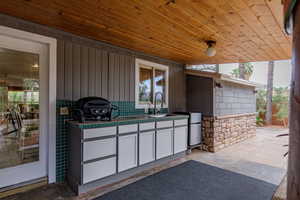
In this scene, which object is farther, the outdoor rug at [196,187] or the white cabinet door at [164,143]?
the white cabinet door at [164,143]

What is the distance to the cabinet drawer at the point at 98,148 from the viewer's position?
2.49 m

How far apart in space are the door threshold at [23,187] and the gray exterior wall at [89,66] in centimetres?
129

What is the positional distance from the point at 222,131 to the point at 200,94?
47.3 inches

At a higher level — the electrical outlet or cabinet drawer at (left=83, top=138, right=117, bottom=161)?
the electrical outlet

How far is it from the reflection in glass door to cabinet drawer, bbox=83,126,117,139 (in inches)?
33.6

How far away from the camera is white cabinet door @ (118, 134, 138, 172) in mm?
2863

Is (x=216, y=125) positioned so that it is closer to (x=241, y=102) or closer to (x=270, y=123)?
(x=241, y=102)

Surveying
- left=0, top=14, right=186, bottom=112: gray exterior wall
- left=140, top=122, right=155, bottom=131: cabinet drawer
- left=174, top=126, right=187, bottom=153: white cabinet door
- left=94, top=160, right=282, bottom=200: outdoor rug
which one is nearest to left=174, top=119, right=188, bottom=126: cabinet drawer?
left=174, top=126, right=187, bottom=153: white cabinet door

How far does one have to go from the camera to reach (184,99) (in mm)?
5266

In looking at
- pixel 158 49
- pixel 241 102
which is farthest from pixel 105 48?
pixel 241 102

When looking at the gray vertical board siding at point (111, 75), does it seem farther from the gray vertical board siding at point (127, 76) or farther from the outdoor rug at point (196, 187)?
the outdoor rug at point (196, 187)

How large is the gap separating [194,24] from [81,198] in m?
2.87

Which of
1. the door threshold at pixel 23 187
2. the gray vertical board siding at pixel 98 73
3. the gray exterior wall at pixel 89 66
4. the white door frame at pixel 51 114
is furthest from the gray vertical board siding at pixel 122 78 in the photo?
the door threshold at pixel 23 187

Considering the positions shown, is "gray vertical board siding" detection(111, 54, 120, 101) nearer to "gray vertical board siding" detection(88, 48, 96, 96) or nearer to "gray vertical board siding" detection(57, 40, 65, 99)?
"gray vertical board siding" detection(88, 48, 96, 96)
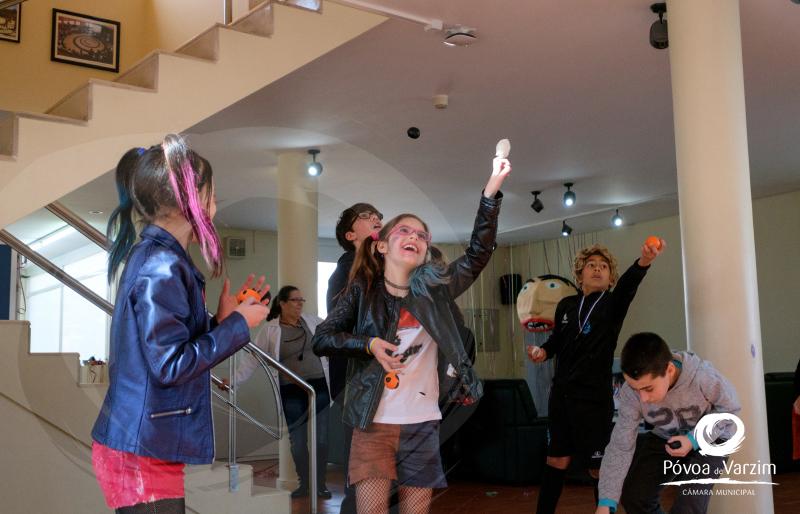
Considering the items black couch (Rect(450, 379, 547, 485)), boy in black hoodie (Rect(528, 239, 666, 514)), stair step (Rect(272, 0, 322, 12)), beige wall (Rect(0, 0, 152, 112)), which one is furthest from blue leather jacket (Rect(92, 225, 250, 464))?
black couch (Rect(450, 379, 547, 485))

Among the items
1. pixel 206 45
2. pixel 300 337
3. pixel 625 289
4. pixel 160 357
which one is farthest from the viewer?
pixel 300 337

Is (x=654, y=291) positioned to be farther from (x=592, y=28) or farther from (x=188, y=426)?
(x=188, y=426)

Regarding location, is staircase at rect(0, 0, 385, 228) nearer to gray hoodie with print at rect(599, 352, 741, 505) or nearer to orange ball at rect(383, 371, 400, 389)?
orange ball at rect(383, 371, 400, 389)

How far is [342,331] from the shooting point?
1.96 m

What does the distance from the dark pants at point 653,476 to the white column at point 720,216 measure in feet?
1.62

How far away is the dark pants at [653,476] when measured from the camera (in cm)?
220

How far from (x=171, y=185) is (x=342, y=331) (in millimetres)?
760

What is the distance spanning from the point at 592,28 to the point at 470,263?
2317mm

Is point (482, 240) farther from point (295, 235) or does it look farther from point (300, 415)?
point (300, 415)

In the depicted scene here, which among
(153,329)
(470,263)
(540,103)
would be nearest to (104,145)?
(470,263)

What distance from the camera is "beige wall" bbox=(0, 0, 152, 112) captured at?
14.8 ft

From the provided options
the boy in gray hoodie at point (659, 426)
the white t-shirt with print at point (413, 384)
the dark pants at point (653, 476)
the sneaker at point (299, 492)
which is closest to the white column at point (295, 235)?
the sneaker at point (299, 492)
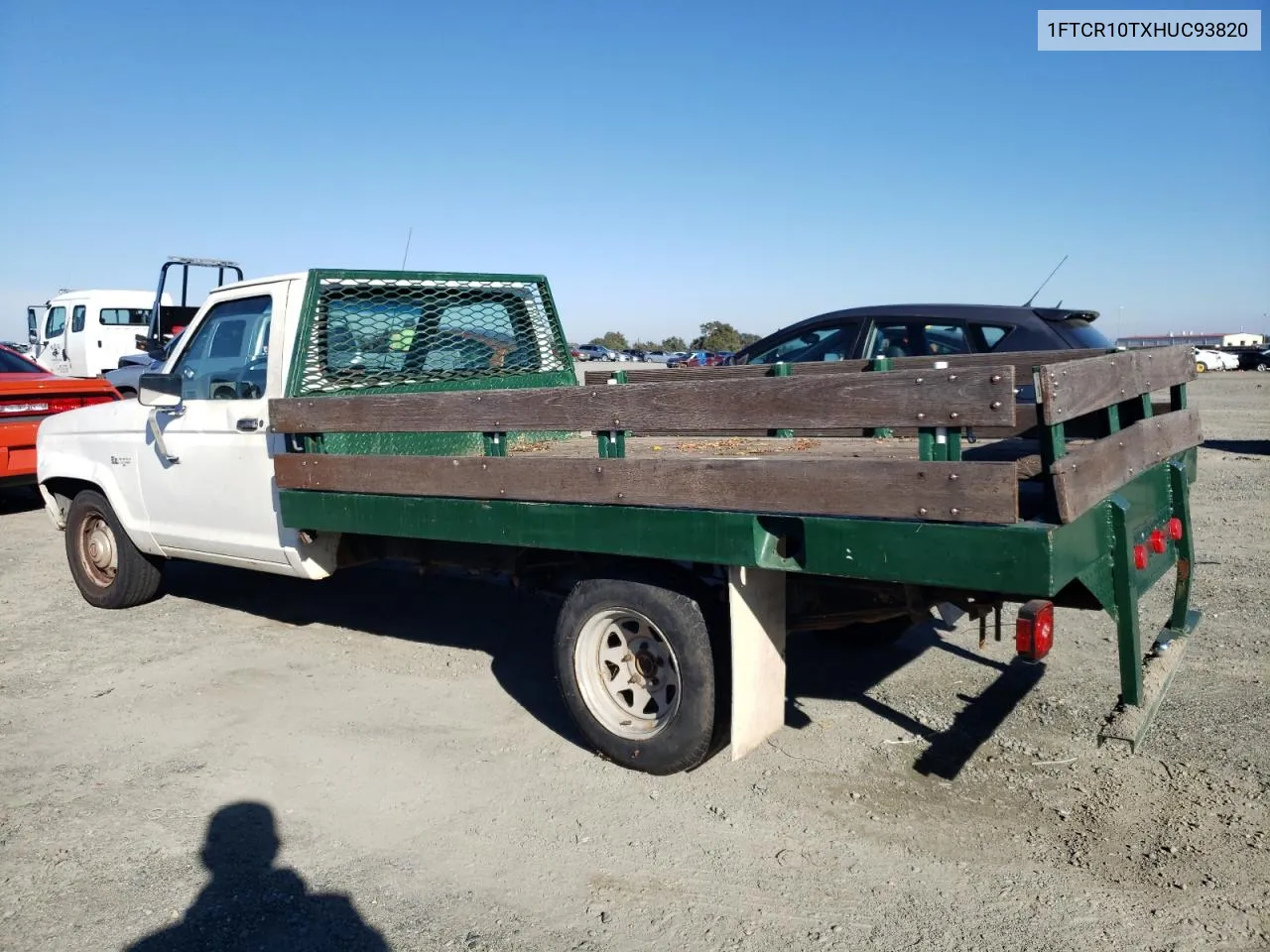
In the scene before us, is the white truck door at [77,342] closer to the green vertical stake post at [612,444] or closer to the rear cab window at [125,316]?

==============================

Restate the data above word for word. Do not include the images.

Solution for this problem —
In this scene, which object is farther, the outdoor rug at [196,187] or the white cabinet door at [164,143]?
the white cabinet door at [164,143]

What is the distance to the cabinet drawer at the point at 98,148 from the viewer's position?
2.49 m

How far apart in space are the door threshold at [23,187] and the gray exterior wall at [89,66] in centimetres?
129

What is the positional distance from the point at 222,131 to the point at 200,94?
47.3 inches

At a higher level — the electrical outlet or cabinet drawer at (left=83, top=138, right=117, bottom=161)?
the electrical outlet

How far is it from the reflection in glass door to cabinet drawer, bbox=83,126,117,139 (in inches)?
33.6

How far away from the camera is white cabinet door @ (118, 134, 138, 172) in mm?
2863

Is (x=216, y=125) positioned so that it is closer to (x=241, y=102) or closer to (x=270, y=123)?
(x=241, y=102)

Surveying
- left=0, top=14, right=186, bottom=112: gray exterior wall
- left=140, top=122, right=155, bottom=131: cabinet drawer
- left=174, top=126, right=187, bottom=153: white cabinet door
- left=94, top=160, right=282, bottom=200: outdoor rug
which one is nearest to left=174, top=119, right=188, bottom=126: cabinet drawer?
left=174, top=126, right=187, bottom=153: white cabinet door

How far does one have to go from the camera to reach (184,99) (in mm)?
5266

In looking at
- pixel 158 49
- pixel 241 102
which is farthest from pixel 105 48?
pixel 241 102

When looking at the gray vertical board siding at point (111, 75), does it seem farther from the gray vertical board siding at point (127, 76) or farther from the outdoor rug at point (196, 187)?
the outdoor rug at point (196, 187)

How large is the gap separating [194,24] from [81,198] in m?
2.87

Which of
1. the door threshold at pixel 23 187
2. the gray vertical board siding at pixel 98 73
3. the gray exterior wall at pixel 89 66
4. the white door frame at pixel 51 114
is furthest from the gray vertical board siding at pixel 122 78 in the photo?
the door threshold at pixel 23 187

Considering the positions shown, is "gray vertical board siding" detection(111, 54, 120, 101) nearer to "gray vertical board siding" detection(88, 48, 96, 96) or nearer to "gray vertical board siding" detection(57, 40, 65, 99)?
"gray vertical board siding" detection(88, 48, 96, 96)
Considering the items black couch (Rect(450, 379, 547, 485)), boy in black hoodie (Rect(528, 239, 666, 514)), stair step (Rect(272, 0, 322, 12)), beige wall (Rect(0, 0, 152, 112)), which one is furthest from blue leather jacket (Rect(92, 225, 250, 464))?
black couch (Rect(450, 379, 547, 485))

Among the items
1. pixel 206 45
2. pixel 300 337
3. pixel 625 289
4. pixel 160 357
which one is farthest from the viewer?
pixel 300 337

Is (x=654, y=291) positioned to be farther from (x=592, y=28) or farther from (x=188, y=426)?
(x=188, y=426)

Regarding location, is staircase at rect(0, 0, 385, 228) nearer to gray hoodie with print at rect(599, 352, 741, 505) or nearer to orange ball at rect(383, 371, 400, 389)?
orange ball at rect(383, 371, 400, 389)

How far is [342,331] from the shooting point?
1.96 m

What does the distance from the dark pants at point 653,476 to the white column at point 720,216 measure in feet?
1.62

How far away is the dark pants at [653,476] when measured from the camera (in cm)?
220

How far from (x=171, y=185) is (x=342, y=331) (in millimetres)?
760

What is the distance spanning from the point at 592,28 to the point at 470,263?
2317mm

Is point (482, 240) farther from point (295, 235) or does it look farther from point (300, 415)?
point (300, 415)

In the depicted scene here, which among
(153,329)
(470,263)
(540,103)
would be nearest to (104,145)?
(470,263)

What distance from the camera is "beige wall" bbox=(0, 0, 152, 112) captured at?
14.8 ft

From the provided options
the boy in gray hoodie at point (659, 426)
the white t-shirt with print at point (413, 384)
the dark pants at point (653, 476)
the sneaker at point (299, 492)
which is closest to the white column at point (295, 235)?
the sneaker at point (299, 492)
In the scene before us, is the white truck door at [77,342] closer to the green vertical stake post at [612,444] or closer to the rear cab window at [125,316]?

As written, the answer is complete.